Nov. 10 (UPI) — Pilot error and a series of ejection seat malfunctions led to the death of an F-16CM pilot at Shaw Air Force Base In June, according to an accident report released this week by Air Combat Command.
According to the report, 1st Lt. David Schmitz’s ejection seat malfunctioned and his parachute never deployed, causing his death after his aircraft struck a localizer antenna array while landing the plane.
Schmitz, 32, died instantly on impacting the ground, the report said.
He was conducting a nighttime mission qualification training flight that would include his first ever attempts at air-to-air refueling — but the air-to-air refueling attempt failed, cutting the mission short.
As Schmitz returned to Shaw AFB, the collision with the antenna array damaged the left main landing gear.
An attempt at an approach-end cable arrestment failed and the aircraft impacted the ground, prompting Schmitz’s failed attempt to eject, the report said.

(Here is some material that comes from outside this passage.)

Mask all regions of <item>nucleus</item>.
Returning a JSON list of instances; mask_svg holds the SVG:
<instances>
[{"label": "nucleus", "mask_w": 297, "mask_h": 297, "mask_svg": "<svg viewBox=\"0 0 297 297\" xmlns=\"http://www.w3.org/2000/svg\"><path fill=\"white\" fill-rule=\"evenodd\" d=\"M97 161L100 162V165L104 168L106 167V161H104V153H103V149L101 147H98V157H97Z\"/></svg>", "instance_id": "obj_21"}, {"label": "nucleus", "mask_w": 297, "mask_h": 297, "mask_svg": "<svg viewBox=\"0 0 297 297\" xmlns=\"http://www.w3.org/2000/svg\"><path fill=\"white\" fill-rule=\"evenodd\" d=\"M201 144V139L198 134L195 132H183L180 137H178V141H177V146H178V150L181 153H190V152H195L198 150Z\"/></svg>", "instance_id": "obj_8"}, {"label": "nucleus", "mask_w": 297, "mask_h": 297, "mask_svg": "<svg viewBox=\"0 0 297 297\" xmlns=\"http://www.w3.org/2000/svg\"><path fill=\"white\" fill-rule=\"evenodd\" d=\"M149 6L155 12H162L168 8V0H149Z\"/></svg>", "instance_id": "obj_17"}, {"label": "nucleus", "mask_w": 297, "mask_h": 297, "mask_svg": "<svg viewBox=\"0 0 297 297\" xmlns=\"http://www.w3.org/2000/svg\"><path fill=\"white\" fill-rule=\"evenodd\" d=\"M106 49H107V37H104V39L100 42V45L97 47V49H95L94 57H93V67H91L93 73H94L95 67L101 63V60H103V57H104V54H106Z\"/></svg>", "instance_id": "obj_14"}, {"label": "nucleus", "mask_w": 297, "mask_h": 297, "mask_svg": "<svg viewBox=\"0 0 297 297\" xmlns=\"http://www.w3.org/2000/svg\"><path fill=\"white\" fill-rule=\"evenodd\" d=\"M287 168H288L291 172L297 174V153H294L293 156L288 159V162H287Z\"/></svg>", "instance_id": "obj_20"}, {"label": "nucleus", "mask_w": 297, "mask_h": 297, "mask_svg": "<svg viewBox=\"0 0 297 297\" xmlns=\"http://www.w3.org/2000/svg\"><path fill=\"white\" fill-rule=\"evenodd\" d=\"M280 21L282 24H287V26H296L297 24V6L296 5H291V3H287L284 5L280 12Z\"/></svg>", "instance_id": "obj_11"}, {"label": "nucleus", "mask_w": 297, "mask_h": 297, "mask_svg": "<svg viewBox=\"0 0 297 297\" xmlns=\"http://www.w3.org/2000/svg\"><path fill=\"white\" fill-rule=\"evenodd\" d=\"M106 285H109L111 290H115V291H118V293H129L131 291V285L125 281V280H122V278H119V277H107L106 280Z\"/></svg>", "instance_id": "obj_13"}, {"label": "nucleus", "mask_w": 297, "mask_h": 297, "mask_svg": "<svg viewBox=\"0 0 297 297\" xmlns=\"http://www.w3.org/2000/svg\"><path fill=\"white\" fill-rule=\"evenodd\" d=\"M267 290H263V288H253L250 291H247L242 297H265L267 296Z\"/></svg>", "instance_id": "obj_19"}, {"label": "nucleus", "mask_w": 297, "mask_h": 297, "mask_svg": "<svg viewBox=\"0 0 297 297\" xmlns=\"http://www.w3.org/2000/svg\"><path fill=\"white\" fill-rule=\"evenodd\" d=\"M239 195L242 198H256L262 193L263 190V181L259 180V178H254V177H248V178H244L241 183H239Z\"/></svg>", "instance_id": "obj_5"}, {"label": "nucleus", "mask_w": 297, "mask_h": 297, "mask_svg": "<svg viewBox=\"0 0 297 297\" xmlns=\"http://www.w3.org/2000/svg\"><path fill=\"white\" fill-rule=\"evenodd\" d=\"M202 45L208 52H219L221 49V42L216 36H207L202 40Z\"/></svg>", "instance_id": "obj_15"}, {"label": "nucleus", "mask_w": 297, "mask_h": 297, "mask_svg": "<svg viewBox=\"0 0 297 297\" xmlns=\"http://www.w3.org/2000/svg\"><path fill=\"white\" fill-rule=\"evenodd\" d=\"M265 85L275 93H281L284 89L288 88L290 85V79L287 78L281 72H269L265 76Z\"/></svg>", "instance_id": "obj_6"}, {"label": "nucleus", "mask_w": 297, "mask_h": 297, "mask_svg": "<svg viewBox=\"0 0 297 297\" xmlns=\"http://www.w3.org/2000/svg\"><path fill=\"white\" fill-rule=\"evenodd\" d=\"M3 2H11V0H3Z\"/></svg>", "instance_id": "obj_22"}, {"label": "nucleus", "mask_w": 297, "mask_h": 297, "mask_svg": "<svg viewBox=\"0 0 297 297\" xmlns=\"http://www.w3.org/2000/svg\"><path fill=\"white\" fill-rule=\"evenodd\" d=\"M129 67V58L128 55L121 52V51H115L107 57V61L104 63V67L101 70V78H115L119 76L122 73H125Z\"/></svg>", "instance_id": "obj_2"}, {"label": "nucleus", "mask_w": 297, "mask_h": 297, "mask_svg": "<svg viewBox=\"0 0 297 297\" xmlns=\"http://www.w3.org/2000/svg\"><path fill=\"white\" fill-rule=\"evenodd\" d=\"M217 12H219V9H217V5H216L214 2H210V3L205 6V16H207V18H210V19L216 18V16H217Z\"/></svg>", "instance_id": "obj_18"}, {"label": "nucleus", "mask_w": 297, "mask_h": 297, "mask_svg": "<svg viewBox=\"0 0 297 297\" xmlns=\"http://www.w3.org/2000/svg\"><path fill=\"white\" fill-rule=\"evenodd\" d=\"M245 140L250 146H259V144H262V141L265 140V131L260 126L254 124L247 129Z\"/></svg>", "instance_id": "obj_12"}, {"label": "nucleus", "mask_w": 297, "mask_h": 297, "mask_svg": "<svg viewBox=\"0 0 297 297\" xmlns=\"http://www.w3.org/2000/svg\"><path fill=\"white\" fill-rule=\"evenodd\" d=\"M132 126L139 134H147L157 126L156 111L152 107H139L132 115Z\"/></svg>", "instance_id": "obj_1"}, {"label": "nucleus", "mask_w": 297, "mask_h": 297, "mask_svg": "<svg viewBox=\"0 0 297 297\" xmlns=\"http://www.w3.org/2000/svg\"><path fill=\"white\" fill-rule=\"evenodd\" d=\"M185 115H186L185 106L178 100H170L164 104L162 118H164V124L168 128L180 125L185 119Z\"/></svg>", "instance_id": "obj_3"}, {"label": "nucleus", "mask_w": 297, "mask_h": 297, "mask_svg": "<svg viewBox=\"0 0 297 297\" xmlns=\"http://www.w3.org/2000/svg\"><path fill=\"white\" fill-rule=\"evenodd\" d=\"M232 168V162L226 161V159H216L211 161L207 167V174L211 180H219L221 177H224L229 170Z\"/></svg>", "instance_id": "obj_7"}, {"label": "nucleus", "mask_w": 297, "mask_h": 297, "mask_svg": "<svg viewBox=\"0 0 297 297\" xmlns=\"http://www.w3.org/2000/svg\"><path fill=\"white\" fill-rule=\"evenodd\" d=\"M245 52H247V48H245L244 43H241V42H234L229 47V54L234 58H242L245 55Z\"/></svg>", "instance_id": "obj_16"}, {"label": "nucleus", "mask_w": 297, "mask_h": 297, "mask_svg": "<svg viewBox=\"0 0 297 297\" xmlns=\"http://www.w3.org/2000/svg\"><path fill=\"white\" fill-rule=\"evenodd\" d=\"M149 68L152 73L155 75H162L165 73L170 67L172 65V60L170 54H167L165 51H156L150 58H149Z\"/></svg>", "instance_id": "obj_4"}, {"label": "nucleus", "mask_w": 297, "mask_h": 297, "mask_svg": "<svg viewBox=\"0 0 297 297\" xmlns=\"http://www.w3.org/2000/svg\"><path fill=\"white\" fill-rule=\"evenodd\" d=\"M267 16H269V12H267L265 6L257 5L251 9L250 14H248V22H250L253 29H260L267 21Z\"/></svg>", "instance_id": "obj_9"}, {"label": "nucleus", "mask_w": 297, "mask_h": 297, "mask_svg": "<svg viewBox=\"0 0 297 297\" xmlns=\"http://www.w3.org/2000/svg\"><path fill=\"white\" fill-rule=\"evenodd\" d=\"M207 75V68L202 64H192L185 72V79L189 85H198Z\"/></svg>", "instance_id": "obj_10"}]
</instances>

“This accident is a tragic reminder of the inherent risks of fighter aviation and our critical oversight responsibilities required for successful execution,” said Gen. Mark Kelly, commander of Air Combat Command. “The AIB report identified a sequence of key execution anomalies and material failures that resulted in this mishap. For example, in order to account for the increased demands and pilot workload involved with night flying, Air Force Instructions mandate pilots demonstrate proficiency in events like aerial refueling in the daytime before attempting them at night. That didn’t occur for this officer, and when we have oversight breakdowns or failures of critical egress systems, it is imperative that we fully understand what transpired, meticulously evaluate risk, and ensure timely and effective mitigations are in place to reduce or eliminate future mishaps.”
According to the AIB, the collision was caused by “the pilot’s failure to correctly interpret the approach lighting system and identify the runway threshold during his first landing attempt, which resulted in a severely damaged landing gear.”
The AIB also said that in addition to a series of ejection seat malfunctions, the Supervisor of Flying didn’t consult the aircraft manufacturer before attempting a cable arrestment rather than a controlled ejection.